Task details →
Without omitting anything, retype the data that follows.

Spatial reasoning records →
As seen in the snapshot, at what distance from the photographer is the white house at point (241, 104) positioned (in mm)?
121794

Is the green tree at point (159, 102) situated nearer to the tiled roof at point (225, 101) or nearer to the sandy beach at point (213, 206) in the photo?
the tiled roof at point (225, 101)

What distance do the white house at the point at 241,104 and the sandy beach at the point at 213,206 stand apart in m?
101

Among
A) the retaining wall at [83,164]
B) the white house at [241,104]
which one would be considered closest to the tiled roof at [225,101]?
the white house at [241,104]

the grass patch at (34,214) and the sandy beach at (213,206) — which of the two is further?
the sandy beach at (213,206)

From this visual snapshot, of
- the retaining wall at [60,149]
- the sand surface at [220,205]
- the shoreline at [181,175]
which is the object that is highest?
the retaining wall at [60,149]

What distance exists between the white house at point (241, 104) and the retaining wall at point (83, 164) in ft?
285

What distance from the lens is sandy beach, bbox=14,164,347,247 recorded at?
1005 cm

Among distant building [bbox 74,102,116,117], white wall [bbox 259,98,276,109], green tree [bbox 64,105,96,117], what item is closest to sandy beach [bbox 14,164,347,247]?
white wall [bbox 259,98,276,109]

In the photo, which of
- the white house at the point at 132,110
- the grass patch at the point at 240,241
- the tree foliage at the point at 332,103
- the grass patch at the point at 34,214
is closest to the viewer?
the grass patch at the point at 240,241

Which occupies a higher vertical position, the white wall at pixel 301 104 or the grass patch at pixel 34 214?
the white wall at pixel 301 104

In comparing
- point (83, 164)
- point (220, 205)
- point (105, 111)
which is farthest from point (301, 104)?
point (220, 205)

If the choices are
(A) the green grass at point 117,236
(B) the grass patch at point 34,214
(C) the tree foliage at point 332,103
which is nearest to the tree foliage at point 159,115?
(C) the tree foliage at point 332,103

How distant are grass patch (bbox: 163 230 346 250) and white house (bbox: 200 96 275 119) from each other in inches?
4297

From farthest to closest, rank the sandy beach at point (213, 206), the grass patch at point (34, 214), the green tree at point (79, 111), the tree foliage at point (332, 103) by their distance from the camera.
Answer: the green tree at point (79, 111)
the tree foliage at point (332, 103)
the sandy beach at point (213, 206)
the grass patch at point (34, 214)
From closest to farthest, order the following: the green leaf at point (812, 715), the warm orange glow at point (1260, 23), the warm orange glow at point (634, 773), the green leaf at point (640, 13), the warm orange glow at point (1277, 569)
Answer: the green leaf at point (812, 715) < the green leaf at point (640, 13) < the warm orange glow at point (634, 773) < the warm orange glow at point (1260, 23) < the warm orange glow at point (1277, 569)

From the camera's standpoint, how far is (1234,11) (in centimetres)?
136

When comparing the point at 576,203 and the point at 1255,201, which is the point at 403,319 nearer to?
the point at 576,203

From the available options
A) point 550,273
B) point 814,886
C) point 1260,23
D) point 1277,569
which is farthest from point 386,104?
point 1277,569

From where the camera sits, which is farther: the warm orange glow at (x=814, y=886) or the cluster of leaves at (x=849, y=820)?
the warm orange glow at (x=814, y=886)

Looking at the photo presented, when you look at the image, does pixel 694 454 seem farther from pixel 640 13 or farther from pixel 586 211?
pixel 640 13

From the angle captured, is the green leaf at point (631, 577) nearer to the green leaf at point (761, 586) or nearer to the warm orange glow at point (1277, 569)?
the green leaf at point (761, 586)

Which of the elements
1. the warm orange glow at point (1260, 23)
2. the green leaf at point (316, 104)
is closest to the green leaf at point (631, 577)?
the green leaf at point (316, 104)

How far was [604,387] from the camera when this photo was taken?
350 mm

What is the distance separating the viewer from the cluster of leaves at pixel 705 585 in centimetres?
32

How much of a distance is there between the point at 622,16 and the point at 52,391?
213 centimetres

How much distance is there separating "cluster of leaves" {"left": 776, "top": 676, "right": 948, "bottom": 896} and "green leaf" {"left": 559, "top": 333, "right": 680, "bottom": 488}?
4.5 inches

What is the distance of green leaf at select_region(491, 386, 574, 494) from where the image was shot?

The solution →
As seen in the snapshot, at what distance from the photographer is the white house at point (241, 104) positioned (in mm)?
121794

Is the green tree at point (159, 102) situated nearer to the tiled roof at point (225, 101) or nearer to the sandy beach at point (213, 206) in the photo?
the tiled roof at point (225, 101)

What distance do the white house at the point at 241,104 and the sandy beach at the point at 213,206 stand apart in m?
101

Among
A) the retaining wall at [83,164]
B) the white house at [241,104]
which one would be considered closest to the tiled roof at [225,101]?
the white house at [241,104]

the grass patch at (34,214) and the sandy beach at (213,206) — which of the two is further?
the sandy beach at (213,206)

From this visual snapshot, of
- the retaining wall at [60,149]
- the sand surface at [220,205]
- the shoreline at [181,175]
which is the object that is highest?
the retaining wall at [60,149]

What distance exists between the white house at point (241, 104) and the retaining wall at point (83, 164) in ft?
285

What distance from the lens is sandy beach, bbox=14,164,347,247 recorded at?
1005 cm

Among distant building [bbox 74,102,116,117], white wall [bbox 259,98,276,109], green tree [bbox 64,105,96,117], what item is closest to sandy beach [bbox 14,164,347,247]?
white wall [bbox 259,98,276,109]

In the photo, which of
- the white house at the point at 132,110
- the grass patch at the point at 240,241
- the tree foliage at the point at 332,103
- the grass patch at the point at 34,214
is closest to the viewer?
the grass patch at the point at 240,241

Which occupies a higher vertical position, the white wall at pixel 301 104 or the grass patch at pixel 34 214?
the white wall at pixel 301 104

In comparing
- point (83, 164)
- point (220, 205)
- point (105, 111)
which is farthest from point (301, 104)?
point (220, 205)

If the choices are
(A) the green grass at point 117,236
(B) the grass patch at point 34,214
(C) the tree foliage at point 332,103
which is nearest to the tree foliage at point 159,115?
(C) the tree foliage at point 332,103

How distant are grass patch (bbox: 163 230 346 250) and white house (bbox: 200 96 275 119) from each other in inches?
4297

From farthest to closest, rank the sandy beach at point (213, 206), the grass patch at point (34, 214), the green tree at point (79, 111), the tree foliage at point (332, 103) by their distance from the camera.
Answer: the green tree at point (79, 111)
the tree foliage at point (332, 103)
the sandy beach at point (213, 206)
the grass patch at point (34, 214)
From closest to farthest, order the following: the green leaf at point (812, 715), the warm orange glow at point (1260, 23), the warm orange glow at point (634, 773), the green leaf at point (640, 13), the warm orange glow at point (1277, 569)
Answer: the green leaf at point (812, 715) < the green leaf at point (640, 13) < the warm orange glow at point (634, 773) < the warm orange glow at point (1260, 23) < the warm orange glow at point (1277, 569)

From the camera's standpoint, how far is (1234,11) (in centimetres)?
136

When comparing the point at 576,203 and the point at 1255,201, which is the point at 403,319 nearer to?
the point at 576,203

From the available options
A) point 550,273
B) point 814,886
C) point 1260,23
D) point 1277,569
which is farthest from point 386,104?
point 1277,569

From where the camera sits, which is farther: the warm orange glow at (x=814, y=886) or the cluster of leaves at (x=849, y=820)?
the warm orange glow at (x=814, y=886)

Looking at the photo presented, when you look at the image, does pixel 694 454 seem farther from pixel 640 13 or farther from pixel 586 211?
pixel 640 13

From the angle captured, is the green leaf at point (631, 577) nearer to the green leaf at point (761, 586) or nearer to the warm orange glow at point (1277, 569)?
the green leaf at point (761, 586)

Which of the elements
1. the warm orange glow at point (1260, 23)
2. the green leaf at point (316, 104)
is closest to the green leaf at point (631, 577)?
the green leaf at point (316, 104)

How far was [604,387] from the camera when this photo was taken?
350 mm

What is the distance separating the viewer from the cluster of leaves at pixel 705 585 in centimetres?
32

How much of a distance is there between the point at 622,16 and the point at 52,391?
213 centimetres

How much distance is there separating "cluster of leaves" {"left": 776, "top": 676, "right": 948, "bottom": 896} and "green leaf" {"left": 559, "top": 333, "right": 680, "bottom": 488}?
4.5 inches

What is the distance of green leaf at select_region(491, 386, 574, 494) from where the image was shot?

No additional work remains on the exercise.